Il Consiglio dei Ministri ha approvato lo schema di DPR di riforma delle professioni.

Il decreto è già stato sottoposto all’esame delle diverse categorie ed all’attenzione del Consiglio di Stato e del Parlamento cui sono seguite diverse modifiche da parte del Governo.

Viene innanzitutto prorogato di un anno l’obbligo di stipulare una polizza assicurativa per i rischi derivanti dall’esercizio dell’attività professionale, che quindi scatterà dal 13 agosto 2013.

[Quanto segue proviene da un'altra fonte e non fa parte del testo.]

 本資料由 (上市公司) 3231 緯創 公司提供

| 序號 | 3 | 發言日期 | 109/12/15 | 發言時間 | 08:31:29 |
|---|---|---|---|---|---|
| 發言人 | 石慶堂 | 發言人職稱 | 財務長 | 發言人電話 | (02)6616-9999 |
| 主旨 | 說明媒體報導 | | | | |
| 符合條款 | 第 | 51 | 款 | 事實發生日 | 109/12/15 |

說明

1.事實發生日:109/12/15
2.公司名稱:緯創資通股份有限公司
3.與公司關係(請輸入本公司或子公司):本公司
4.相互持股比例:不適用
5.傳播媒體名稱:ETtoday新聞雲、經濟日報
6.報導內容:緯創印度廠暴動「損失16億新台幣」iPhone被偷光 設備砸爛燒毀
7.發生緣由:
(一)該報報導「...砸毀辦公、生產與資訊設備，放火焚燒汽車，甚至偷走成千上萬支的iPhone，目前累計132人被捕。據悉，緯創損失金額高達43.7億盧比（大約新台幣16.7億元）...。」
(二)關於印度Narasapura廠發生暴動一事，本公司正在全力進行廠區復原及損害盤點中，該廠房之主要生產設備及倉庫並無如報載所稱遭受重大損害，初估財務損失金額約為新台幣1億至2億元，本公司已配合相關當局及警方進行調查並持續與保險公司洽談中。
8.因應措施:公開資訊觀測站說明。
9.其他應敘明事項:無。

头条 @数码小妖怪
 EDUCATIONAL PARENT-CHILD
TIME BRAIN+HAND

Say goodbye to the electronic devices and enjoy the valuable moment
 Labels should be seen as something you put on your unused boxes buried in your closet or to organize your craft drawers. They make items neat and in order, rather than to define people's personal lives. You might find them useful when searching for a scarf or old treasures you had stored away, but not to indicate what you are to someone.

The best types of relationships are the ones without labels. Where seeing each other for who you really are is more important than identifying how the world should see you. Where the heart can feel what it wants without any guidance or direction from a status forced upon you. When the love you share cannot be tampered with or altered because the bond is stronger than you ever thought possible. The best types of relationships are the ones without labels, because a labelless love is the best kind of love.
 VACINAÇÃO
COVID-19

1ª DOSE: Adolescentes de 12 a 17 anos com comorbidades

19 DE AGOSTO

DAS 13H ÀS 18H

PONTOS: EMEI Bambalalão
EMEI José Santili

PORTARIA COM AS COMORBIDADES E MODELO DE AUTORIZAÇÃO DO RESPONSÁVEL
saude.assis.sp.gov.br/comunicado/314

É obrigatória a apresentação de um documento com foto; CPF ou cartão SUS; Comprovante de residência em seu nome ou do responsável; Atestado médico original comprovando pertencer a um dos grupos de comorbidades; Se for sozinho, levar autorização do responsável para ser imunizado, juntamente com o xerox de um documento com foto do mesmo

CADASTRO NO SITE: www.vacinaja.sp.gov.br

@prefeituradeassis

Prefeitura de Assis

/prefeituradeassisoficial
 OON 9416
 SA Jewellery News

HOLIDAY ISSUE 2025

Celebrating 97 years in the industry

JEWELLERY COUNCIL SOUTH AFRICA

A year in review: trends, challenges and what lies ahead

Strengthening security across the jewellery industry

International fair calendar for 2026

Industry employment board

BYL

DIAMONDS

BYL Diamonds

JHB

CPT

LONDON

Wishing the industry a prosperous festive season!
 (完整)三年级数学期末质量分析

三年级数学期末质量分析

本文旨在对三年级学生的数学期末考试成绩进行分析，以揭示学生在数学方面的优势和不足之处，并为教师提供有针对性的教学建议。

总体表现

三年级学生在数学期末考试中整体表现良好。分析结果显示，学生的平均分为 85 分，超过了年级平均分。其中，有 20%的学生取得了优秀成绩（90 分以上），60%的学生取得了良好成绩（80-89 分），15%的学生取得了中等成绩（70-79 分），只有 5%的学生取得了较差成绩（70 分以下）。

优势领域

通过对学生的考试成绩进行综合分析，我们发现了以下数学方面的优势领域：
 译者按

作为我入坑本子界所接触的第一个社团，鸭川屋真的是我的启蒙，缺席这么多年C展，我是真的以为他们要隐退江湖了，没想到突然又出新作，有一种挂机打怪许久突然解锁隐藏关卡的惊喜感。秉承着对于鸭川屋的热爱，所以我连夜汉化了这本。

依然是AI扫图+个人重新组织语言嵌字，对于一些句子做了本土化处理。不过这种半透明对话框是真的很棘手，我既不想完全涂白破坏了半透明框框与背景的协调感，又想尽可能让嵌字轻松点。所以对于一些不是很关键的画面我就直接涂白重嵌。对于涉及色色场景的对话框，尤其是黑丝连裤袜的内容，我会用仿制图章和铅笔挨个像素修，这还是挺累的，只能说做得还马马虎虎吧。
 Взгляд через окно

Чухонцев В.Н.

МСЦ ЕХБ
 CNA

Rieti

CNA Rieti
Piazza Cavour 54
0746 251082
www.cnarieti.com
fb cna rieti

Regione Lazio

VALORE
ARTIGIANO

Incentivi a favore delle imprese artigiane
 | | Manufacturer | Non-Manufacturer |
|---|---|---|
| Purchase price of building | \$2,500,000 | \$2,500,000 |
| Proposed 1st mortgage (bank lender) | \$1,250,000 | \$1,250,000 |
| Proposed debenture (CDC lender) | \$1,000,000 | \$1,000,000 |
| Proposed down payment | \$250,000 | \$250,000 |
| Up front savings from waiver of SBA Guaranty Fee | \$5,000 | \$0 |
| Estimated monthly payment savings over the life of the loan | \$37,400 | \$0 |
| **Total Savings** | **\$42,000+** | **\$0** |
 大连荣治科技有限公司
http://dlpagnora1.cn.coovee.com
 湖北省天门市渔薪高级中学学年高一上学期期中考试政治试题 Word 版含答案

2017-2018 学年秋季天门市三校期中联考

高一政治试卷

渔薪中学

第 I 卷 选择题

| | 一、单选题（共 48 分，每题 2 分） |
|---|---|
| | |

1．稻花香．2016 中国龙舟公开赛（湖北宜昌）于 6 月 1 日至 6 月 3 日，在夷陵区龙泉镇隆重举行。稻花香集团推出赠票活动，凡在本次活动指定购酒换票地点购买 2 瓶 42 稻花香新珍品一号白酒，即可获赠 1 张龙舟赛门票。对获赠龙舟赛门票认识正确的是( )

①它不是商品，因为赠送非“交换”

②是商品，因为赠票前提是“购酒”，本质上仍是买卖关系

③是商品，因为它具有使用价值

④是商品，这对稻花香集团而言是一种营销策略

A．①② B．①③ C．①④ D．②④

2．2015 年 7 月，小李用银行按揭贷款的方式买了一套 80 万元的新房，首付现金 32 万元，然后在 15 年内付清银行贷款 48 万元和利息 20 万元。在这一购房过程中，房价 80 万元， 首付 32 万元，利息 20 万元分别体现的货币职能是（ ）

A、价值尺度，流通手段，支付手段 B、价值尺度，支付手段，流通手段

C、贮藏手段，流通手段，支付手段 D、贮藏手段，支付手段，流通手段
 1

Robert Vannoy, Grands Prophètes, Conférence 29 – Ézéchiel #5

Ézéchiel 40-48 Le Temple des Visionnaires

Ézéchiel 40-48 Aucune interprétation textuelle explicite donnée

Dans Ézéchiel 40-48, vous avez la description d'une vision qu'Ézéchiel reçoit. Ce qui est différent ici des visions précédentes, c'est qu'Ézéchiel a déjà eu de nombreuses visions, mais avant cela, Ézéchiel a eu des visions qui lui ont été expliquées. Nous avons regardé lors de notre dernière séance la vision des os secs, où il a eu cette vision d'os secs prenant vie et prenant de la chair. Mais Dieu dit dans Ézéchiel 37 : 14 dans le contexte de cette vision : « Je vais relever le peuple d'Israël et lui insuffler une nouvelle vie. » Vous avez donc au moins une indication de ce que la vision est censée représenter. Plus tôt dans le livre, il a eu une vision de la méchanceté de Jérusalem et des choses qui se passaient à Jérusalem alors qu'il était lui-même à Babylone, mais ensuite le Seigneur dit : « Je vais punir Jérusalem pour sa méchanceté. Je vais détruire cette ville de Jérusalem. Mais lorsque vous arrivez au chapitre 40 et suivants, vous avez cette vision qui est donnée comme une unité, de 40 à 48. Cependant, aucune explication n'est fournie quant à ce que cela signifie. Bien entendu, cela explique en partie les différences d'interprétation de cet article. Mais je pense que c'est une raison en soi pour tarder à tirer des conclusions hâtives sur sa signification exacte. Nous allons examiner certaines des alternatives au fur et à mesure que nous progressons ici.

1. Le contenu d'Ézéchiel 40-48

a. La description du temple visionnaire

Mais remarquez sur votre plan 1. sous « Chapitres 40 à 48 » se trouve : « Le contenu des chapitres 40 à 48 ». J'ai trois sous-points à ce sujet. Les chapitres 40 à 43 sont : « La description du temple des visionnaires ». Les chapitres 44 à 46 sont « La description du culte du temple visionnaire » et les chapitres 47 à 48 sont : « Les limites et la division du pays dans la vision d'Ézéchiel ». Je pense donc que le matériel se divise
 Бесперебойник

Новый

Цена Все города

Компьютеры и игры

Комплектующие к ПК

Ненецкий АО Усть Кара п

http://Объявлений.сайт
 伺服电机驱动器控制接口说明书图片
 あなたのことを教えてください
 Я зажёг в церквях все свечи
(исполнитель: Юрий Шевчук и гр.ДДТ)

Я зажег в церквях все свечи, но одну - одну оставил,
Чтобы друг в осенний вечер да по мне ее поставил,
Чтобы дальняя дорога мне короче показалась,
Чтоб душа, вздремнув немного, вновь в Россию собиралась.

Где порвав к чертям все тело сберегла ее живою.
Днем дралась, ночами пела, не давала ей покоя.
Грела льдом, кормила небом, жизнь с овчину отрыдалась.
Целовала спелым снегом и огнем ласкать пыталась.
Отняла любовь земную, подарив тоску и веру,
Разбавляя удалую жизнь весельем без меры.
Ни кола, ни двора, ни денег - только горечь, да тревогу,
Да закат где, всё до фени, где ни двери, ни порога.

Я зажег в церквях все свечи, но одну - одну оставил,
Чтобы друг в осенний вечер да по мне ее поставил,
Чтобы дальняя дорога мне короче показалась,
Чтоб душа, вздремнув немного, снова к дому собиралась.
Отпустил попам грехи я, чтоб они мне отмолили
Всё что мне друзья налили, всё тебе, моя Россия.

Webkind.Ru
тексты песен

Il decreto rivede inoltre la disciplina del tirocinio professionale, che resta obbligatorio solo per le professioni per le quali già lo era e può durare al massimo 18 mesi. Il tirocinio potrà svolgersi presso enti pubblici ed in concomitanza con l’ultimo anno di Università; viene eliminata l’incompatibilità dei tirocinio con l’impiego pubblico. Quanto ai corsi di formazione, non saranno obbligatori ma facoltativi e alternativi al tirocinio medesimo.

La formazione continua sarà obbligatoria e i corsi potranno essere erogati da altri soggetti diversi dagli Ordini, previa autorizzazione dei Consigli Nazionali e parere del Ministero della Giustizia.

Il DPR riordina la funzione disciplinare, affidandola ai Consigli di disciplina, i cui componenti non possono far parte del Consiglio dell’Ordine o del Collegio e vengono nominati dal Presidente del Tribunale.

Viene ribadita la possibilità di fare pubblicità informativa con ogni mezzo e anche sui compensi.